Привратник не улыбнулся. Он опустил взгляд на свои руки; лицо его оставалось серьезным.
— Я работал со Стражами и административным персоналом, в чьи рассудки вторгался Пибоди.
— Я слышал.
— Похоже, — продолжал он, осторожно выбирая слова, — что психический ущерб, нанесенный Анастасии Люччо, особенно серьезен. Я подумал, может, у тебя имеются какие-нибудь теории, способные это объяснить?
Некоторое время я смотрел в дальнюю стену затемненной палаты.
— Вас послал Мерлин? — спросил я.
— Я единственный, кому это известно, — серьезно ответил он. — Или кому будет известно.
Я задумался.
— Моя теория повлияет на то, как к ней будут относиться?
— Возможно. Если она покажется убедительной, это может помочь мне понять, как излечить ее быстрее и безопаснее.
— Дайте слово, — произнес я. Я не просил.
— Обещаю.
— Перед самой смертью Морган сказал мне, что когда он очнулся в покоях Ла Фортье, орудие убийства находилось в руках Люччо. — Я рассказал ему все, что услышал от Моргана.

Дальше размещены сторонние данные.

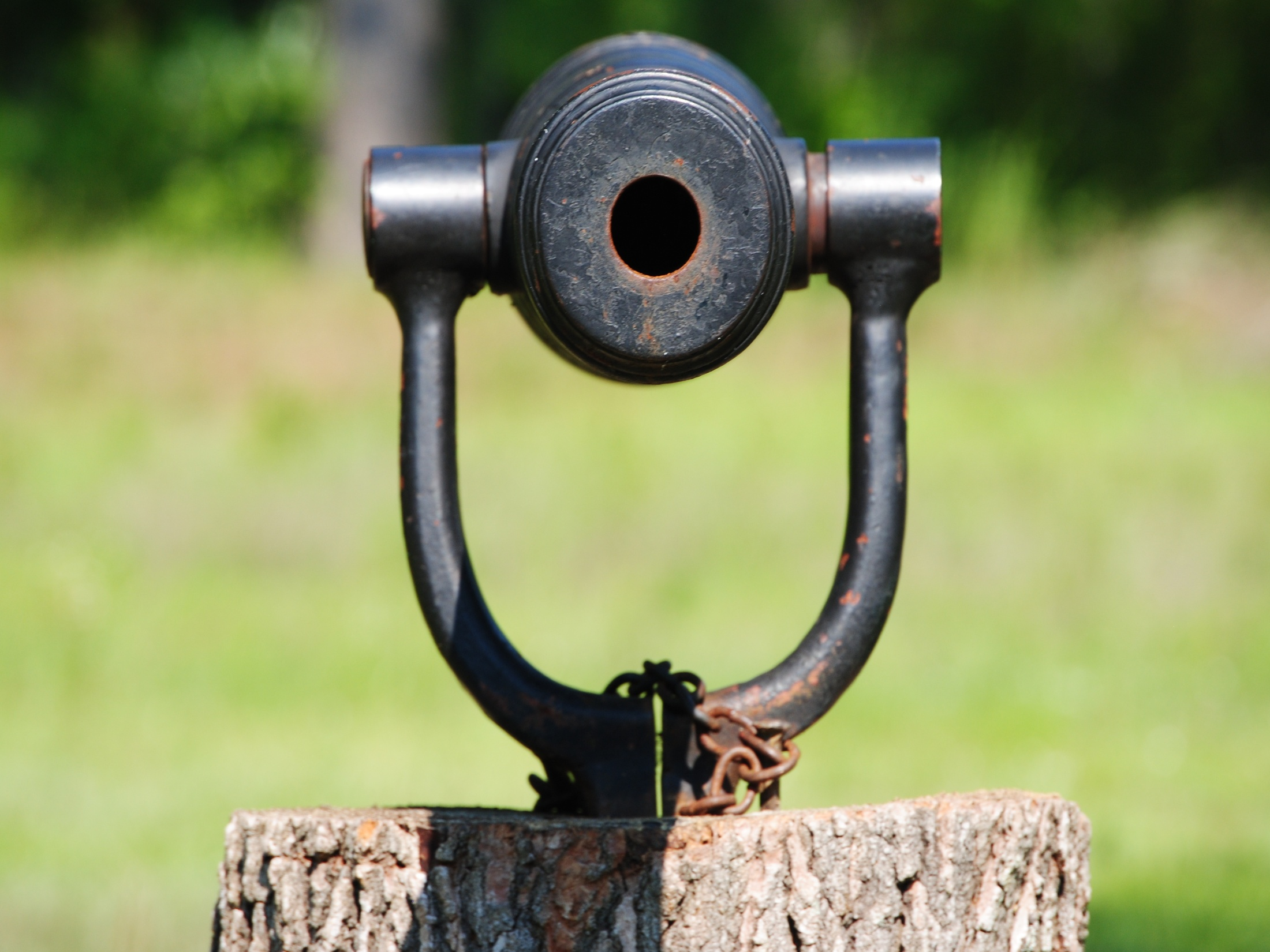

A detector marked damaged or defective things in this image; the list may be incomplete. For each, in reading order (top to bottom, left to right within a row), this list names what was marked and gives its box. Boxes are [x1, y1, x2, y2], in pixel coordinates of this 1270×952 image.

rusty chain [602, 665, 797, 822]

Привратник с бесстрастным видом смотрел в стену.
— Он пытался защитить ее.
— Я думаю, он решил, что Совет может совершить глупость… например, вынести смертный приговор невинному.
На мгновение он закрыл глаза, потом коснулся кончиками пальцев сердца, рта и лба.
— Это многое объясняет.
— Что, например?
Он поднял руку.
— Не все сразу. Я уже говорил тебе, что ущерб психике Анастасии нанесен довольно серьезный. И не потому, что ее толкали на убийство — как воин она к такому привыкла. Я полагаю, насильственному изменению подверглись ее эмоциональные установки.
— Эмоциональные установки, — тихо повторил я. — Вы имеете в виду… ее и меня?
— Да.
— Потому что она всегда избегала близости, — предположил я. — До недавней поры.